Post Secret retweeted something this morning about someone who wished she could tell her younger self all these things she should know. I started thinking about it, and this is what I came up with. I tried to put it into some kind of flow, but I know it still starts off rather abruptly.
Also, the tweet said the person wished she could tell these things to her 16-,17-year-old self. I’m not entirely sure which “self” I’m telling this too — at least my 14-year-old self, I guess, before I started high school. My 12-year-old self (10 years ago) seemed too young, but my 16-year-old self doesn’t seem young enough.
Do not take the Spanish class in university. Having a English-French bilingual background will not help that much and you will worry yourself sick about how it’s going to destroy your GPA. Also, you will unconsciously use French words without realizing you meant to write the Spanish word. Fight to get into that nutrition class. Maybe then you’ll learn about B12 and vegetarians sooner and not nap so much.
Go ahead and be busy. By fourth-year university, you’ll be smart enough to track all your appointments, activities and assignment due dates in your Mac calendar, and afterwards, you’ll still take some weird pleasure out of looking back at those four months and how you survived it, even though it was extremely busy.
Even though you’re extremely busy, take the extra time to work in the sound booth and get good at being an understudy sound tech, if for nothing more than bragging rights.
Speaking of your laptop, don’t buy Microsoft Office for Mac. Get the Apple iWorks and find open software for word processing.

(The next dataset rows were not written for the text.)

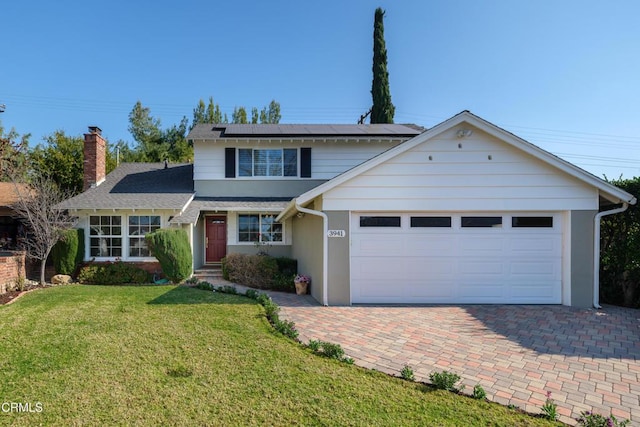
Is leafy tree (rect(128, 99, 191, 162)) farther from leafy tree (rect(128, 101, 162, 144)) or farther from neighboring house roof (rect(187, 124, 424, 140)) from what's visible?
neighboring house roof (rect(187, 124, 424, 140))

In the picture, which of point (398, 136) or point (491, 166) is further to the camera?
point (398, 136)

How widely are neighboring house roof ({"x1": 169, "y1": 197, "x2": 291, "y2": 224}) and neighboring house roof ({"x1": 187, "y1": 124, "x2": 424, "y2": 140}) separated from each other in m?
2.70

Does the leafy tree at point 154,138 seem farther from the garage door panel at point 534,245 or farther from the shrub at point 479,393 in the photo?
the shrub at point 479,393

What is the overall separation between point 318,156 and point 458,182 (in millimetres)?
7585

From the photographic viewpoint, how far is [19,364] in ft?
16.6

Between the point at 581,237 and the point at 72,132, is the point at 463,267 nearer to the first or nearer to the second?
the point at 581,237

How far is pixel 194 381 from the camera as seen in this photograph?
4469 millimetres

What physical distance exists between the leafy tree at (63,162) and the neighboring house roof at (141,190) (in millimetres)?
6302

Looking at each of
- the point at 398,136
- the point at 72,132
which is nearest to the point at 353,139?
the point at 398,136

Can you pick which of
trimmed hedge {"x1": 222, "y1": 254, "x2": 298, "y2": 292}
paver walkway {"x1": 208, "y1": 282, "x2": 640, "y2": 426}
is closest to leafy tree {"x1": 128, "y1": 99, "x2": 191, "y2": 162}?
trimmed hedge {"x1": 222, "y1": 254, "x2": 298, "y2": 292}

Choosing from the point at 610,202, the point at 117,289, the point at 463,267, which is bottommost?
the point at 117,289

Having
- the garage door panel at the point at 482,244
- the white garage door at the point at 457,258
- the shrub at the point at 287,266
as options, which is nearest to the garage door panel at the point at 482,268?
the white garage door at the point at 457,258

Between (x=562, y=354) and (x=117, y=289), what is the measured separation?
38.5 feet

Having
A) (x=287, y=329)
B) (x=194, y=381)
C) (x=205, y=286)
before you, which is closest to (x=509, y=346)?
(x=287, y=329)
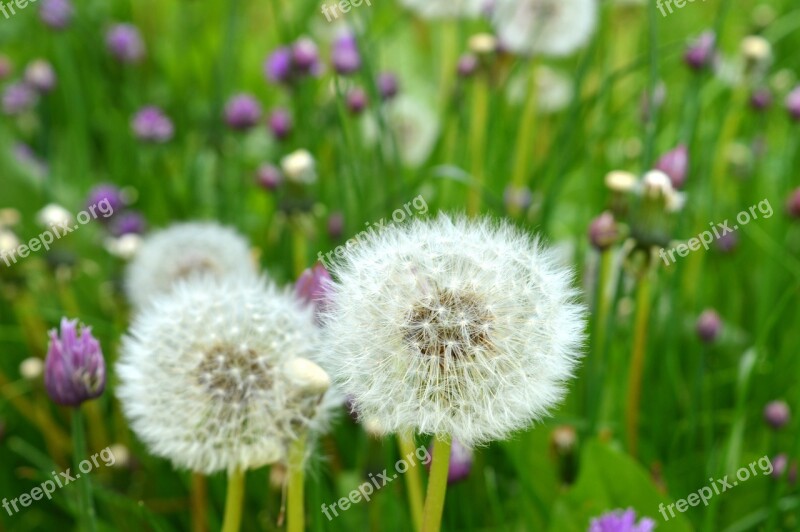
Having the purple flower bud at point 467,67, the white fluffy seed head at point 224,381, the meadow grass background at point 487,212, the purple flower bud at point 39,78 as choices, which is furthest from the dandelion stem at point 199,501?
the purple flower bud at point 39,78

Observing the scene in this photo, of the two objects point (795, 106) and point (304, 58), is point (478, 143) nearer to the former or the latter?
point (304, 58)

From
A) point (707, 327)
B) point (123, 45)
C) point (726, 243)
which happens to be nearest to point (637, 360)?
point (707, 327)

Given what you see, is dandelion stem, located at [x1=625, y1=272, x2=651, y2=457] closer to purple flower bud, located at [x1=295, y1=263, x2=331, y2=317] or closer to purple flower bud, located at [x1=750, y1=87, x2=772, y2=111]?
purple flower bud, located at [x1=295, y1=263, x2=331, y2=317]

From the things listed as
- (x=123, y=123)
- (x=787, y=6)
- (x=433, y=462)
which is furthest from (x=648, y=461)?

Accept early that you learn via kinetics and audio. You learn by playing — you will be able to figure out web widgets in 20 minutes when it takes someone else five months. You still don’t know how to professionally describe your process on how you figure something out — the best you can come up with is “playing.”
Look at your options. Know that you’re happy doing what you’re doing, but that sometimes you hear of other people’s professions and think, “I could have done that.”
You are going to meet some real jerks in your life. There will be different degrees of jerks, but two of them are really going to take the cake. You’ll work hard at maintaining a professional relationship with both of them, but they are both going to make you cry at some point. One of them, you’ll never figure out what his actual problem with you is. Even though you privately respect his talent, it’s his attitude that ruins it. The other one will be a jerk to you and then spend the foreseeable future pretending that he wasn’t actually that rude to you and that you really still can be respectable colleagues.
The good news is, you are going to meet some amazing, inspiring people. One of those people will tell you that the kind of people discussed above are just compensating for something. That piece of wisdom doesn’t sound like much now, but when you have that conversation with her, standing in your Edmonton apartment, that 10-minute conversation is going to stick in your head for the rest of the summer and continue to pop up in your brain whenever you need it most.
The other incredible, inspiring person you meet, you won’t realize it until after the fact. You’ll also make a mistake and end up feeling like you ruined the working relationship, making yourself feel a little shy about continuing to pick this person’s brain. Luckily, this person doesn’t seem to mind too much and continues to be some kind of professional mentor when you ask.
You are going to meet people whom you learn to love in the best and worst situations. They are going to learn some really important life lessons alongside you, attitudes that will continue into your adult life. Because of the relationships you build with these people, you are going to think nothing can destroy your friendships.
One of them is going to do something incredibly hurtful to you. It’s going to take you just under four years to let that person walk out of your life completely, and when they do, it’s going to be over something seemingly insignificant to those who don’t know the whole story.
If you can let go sooner, do it. It will help you when someone else comes along with genuine intentions, and it will keep you from ending up in the same situation because you’re afraid to take people at face value, when sometimes, that’s all you need to do.
There are going to be other people who appear in your life seemingly without rhyme or reason. The good thing is, you’re smart enough to just accept it and go with it. Just a reminder though — appreciate these people. You will be so grateful to them when you finally realize that they walked into your life at exactly the right time.
You will love avocados. You still won’t be able to eat mustard or cottage cheese, and kettle corn will end up on that black list as well, but you’ll be able to eat beans again, and you’ll love avocados.
Learn how to garden from the person who knows about it most. She won’t be around forever, and even though you think you might miss her when she’s gone, you’ll be amazed at the silly things that make you cry when she is gone. The fact that you’re able to (almost) grow tomatoes the first summer without her will be good, but you’ll have a bunch of questions about an avocado tree that she would be able to answer. And you will want to grow your own tomatoes and avocados because when you’re living in the middle of the Prairies, Superstore’s are always touch and go.
Never underestimate the combination of hard work and luck. For that matter, never underestimate the power of karma and fate.